What you will do: Return exactly those lines of the material below that fall between the line holding "common name: thomson's gazelle" and the line holding "common name: domestic cow", inclusive.

(Information Opens)

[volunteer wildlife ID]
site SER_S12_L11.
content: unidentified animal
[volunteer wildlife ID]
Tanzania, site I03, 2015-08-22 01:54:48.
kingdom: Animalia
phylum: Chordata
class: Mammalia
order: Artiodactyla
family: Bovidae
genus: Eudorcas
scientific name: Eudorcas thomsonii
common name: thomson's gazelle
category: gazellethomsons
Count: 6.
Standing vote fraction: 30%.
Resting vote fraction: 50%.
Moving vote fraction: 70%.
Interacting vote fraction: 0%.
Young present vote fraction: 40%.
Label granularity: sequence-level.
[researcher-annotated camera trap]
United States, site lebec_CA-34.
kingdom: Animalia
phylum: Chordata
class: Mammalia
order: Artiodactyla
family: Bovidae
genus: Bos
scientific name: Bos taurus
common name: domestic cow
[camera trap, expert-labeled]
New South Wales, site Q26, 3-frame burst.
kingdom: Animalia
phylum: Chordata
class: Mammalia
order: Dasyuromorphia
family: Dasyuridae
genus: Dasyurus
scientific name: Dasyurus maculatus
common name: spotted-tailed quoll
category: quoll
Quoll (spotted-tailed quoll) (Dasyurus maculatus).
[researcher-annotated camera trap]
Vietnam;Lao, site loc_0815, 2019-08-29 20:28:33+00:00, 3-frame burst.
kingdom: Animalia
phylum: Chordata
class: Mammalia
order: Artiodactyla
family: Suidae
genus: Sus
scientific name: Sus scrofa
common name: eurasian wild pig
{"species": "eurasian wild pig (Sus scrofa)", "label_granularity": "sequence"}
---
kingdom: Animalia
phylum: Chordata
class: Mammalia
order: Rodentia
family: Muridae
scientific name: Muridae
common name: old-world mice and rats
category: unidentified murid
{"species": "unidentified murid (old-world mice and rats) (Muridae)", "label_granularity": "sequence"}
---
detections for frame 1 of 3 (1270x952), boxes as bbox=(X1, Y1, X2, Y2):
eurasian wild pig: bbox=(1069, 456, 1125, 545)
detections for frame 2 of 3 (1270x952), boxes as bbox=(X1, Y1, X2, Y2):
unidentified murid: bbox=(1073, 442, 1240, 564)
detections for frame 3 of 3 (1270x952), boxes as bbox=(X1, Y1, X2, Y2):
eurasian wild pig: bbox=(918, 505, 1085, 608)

(Information Closes)

Written answer:
common name: thomson's gazelle
category: gazellethomsons
Count: 6.
Standing vote fraction: 30%.
Resting vote fraction: 50%.
Moving vote fraction: 70%.
Interacting vote fraction: 0%.
Young present vote fraction: 40%.
Label granularity: sequence-level.
[researcher-annotated camera trap]
United States, site lebec_CA-34.
kingdom: Animalia
phylum: Chordata
class: Mammalia
order: Artiodactyla
family: Bovidae
genus: Bos
scientific name: Bos taurus
common name: domestic cow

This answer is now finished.